The Iraq war was an aberration, and I’d bet the ranch if you rewound the clock by a couple of years so that we could start all over again, by this time the 2nd time around Saddam would still be in power. W should be kicking the crap out of Kerry, and the one and only reason he's not is Iraq.

Posted by: ostap | Oct 28, 2004 2:07:57 PM

The confluence of thinking of the Bushies and Stalinists is quite remarkable - the thinking of being "objectively" right though "subjectively" wrong - as Stalin's show-trial victims often pleaded- mirrors well "those who create their own reality" versus the "reality based community."

Posted by: Mumon | Oct 28, 2004 2:13:25 PM

I really think that you are mostly on the wrong track. Before the Suskind thing came out, I was saying these same things. Democrats have to understand what they're facing and respond to it, and part of being able to respond is not to dismiss things too quickly.

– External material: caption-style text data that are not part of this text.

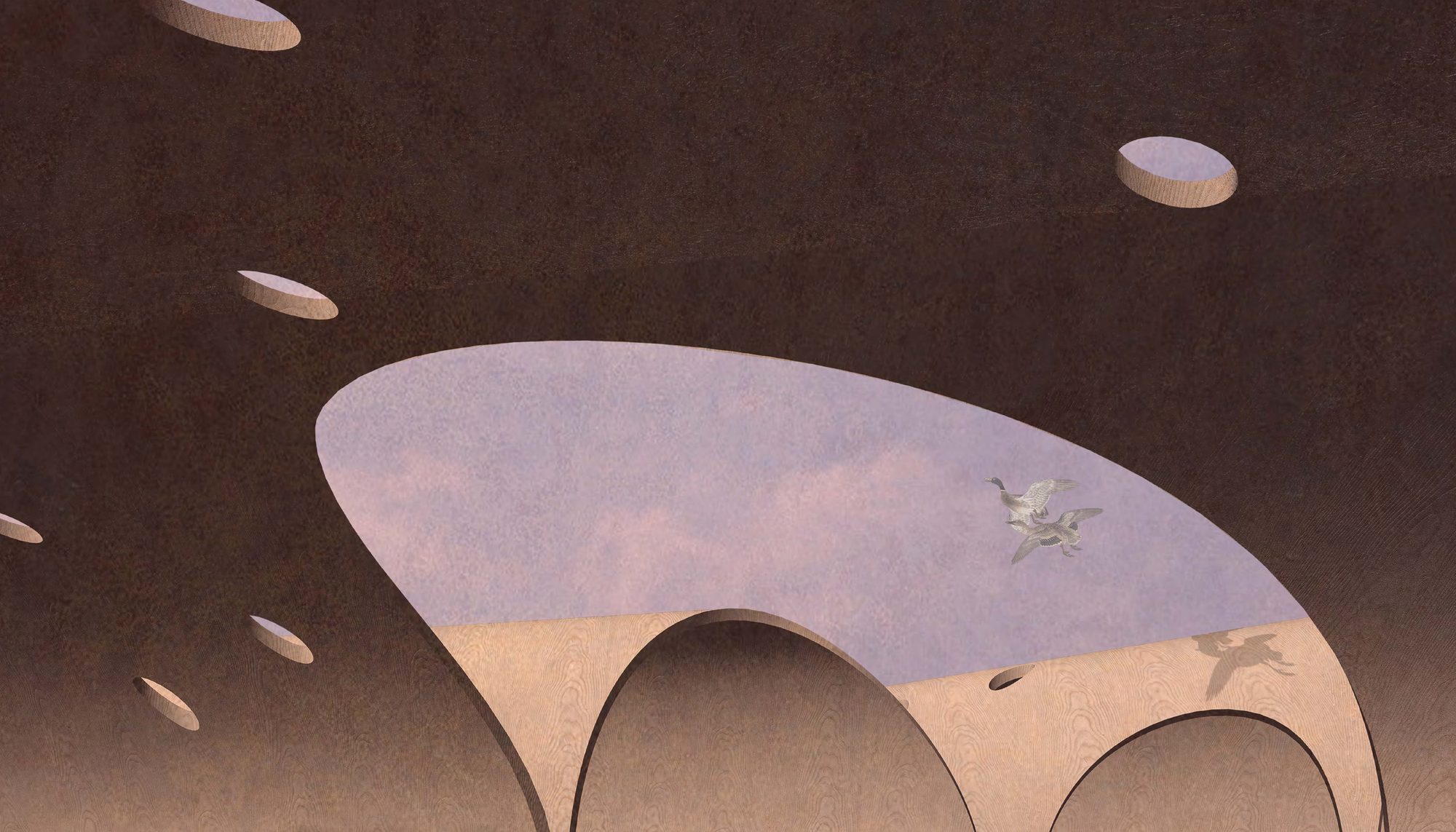 vaulted gallery of whimsey, image 2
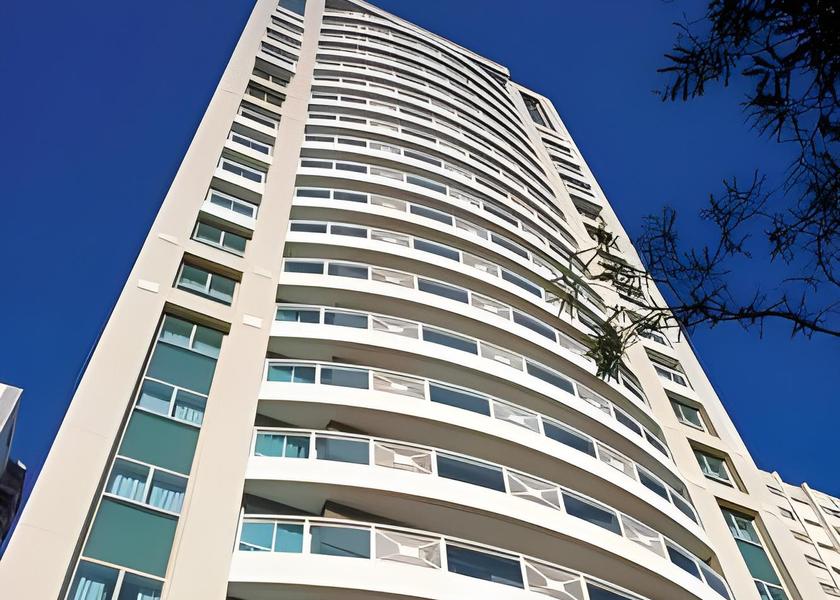 São Paulo State São Paulo Hotel Exterior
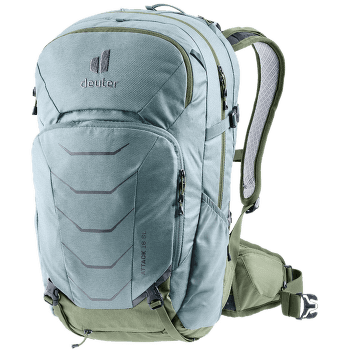 Plecak deuter Attack 18 SL sage-khaki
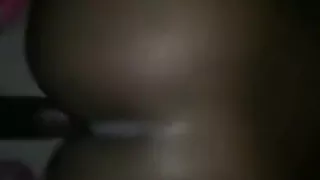 Fucking lil thot part 2 doggy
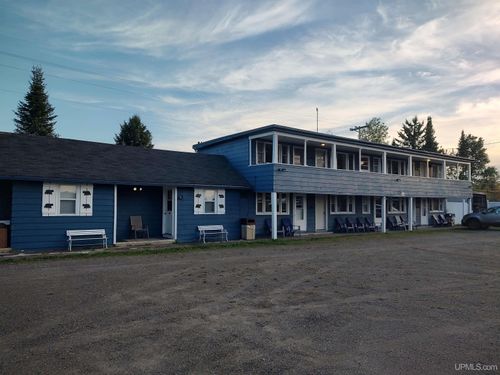 two-commercial-properties-27672 - 27819 Us 41 Highway, Michigamme, MI, 49861 | Card Image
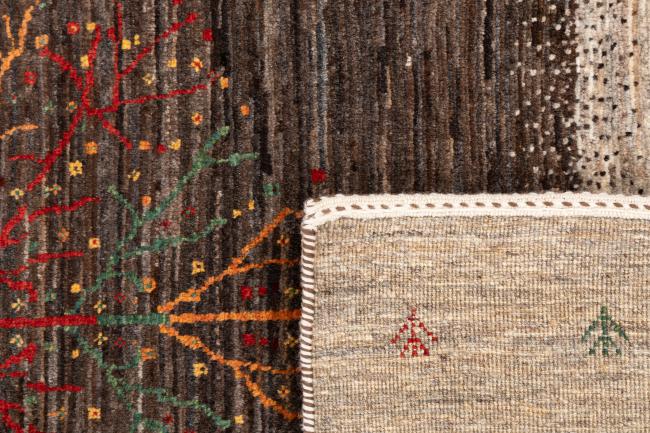 Perzisch Gabbeh Loribaft Nowbaft - 6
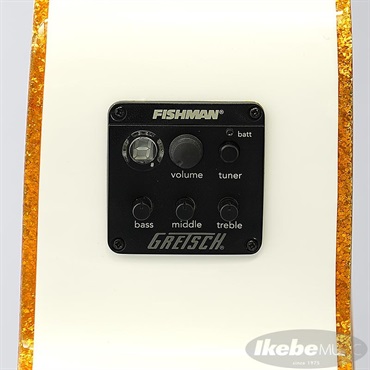 GRETSCH G5022CWFE Rancher Falcon グレッチ 画像8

I do not deny, and in fact repeat obsessively, that Bush screwed up the Iraq War. He took a big gamble, screwed up, and lost. On the other hand, I think that his tax cut adventurism will have a permanent impact. Gingrich's revolution has had a permanent impact. Norquist will not get everything he wants, but he's been effective.

Furthermore, the US presence in Iraq sharply limits future options. Almost everyone here says that Kerry can't cut and run. In other words, we're being forced to play on Bush's home field. Facts on the ground.

At the tactical level we really have to give the Republicans much more credit than we've been doing on this thread. I think that the Bush administration MAY be the last gasp of the Reagan-Gingrich Revolution, but as I said above, they changed the world. We certainly can't count on them folding when Kerry's elected; there will be a savage coutnerattack.

As an old left-liberal, I continually find myself having to argue with centrist Democrats about things that used to be taken for granted. That's the Reagan-Gingrich-Norquist legacy. And by and large, I don't think that Democrats have learned how to fight Republican adventurist politicking yet.

Posted by: Zizka | Oct 28, 2004 2:34:47 PM

zizka's got it.

Posted by: fyreflye | Oct 28, 2004 3:04:35 PM

For wonks, there's something by political philosopher John Gunnell. I don't have the exact quote here, but it goes something like, "People have been spending too much time on Hobbes -- they should be looking at Oliver Cromwell".

A very, very inexact quote, but the gist is that actors and events make history, and once the dust settles, normalizing philosophical justifications are constructed beneath the new political order for the purpose of seeming to hold it up.

Posted by: Zizka | Oct 28, 2004 3:31:28 PM

"Thought it's funny to interpret the Bush team's disparagement of the reality-based community as meaning that they are avowedly ignoring the facts, the truth is that this is a serious misrepresentation of what the guy was trying to say to Ron Suskind."

As Ariel Sharon said in the 70's, coining a new phrase, "We're going to create facts on the ground."


What I found most creepy in the Suskind article was the part of the quote that fewer have focused on: "We're an empire now."

That was the line that sent shivvers up my spine.

Posted by: Petey | Oct 28, 2004 3:37:08 PM

Yeah, Zizka's got it. Short version: they believe, whether correctly or incorrectly, that they've reached the sheer levels of power ("we're an empire now") wherein it is actually easier to change the world into what you want it to be than see what it's like without your interference.

I would argue that contrary to claiming this is not an admission of blindness, to believe that you can make reality conform accurately to your desires without an understanding of what your starting positions are is the height of blindness.

So what we're seeing is yet another replay of the core beliefs in vouge on the American right and left, at this moment in history: the right thinks that you can analyse, or you can exercise power, and you should exercise power because there's no efficacy to pure analysis. The left wants to use power, but believes that for power to be used effacaciously you have to have an understanding of just what the hell you're doing with it.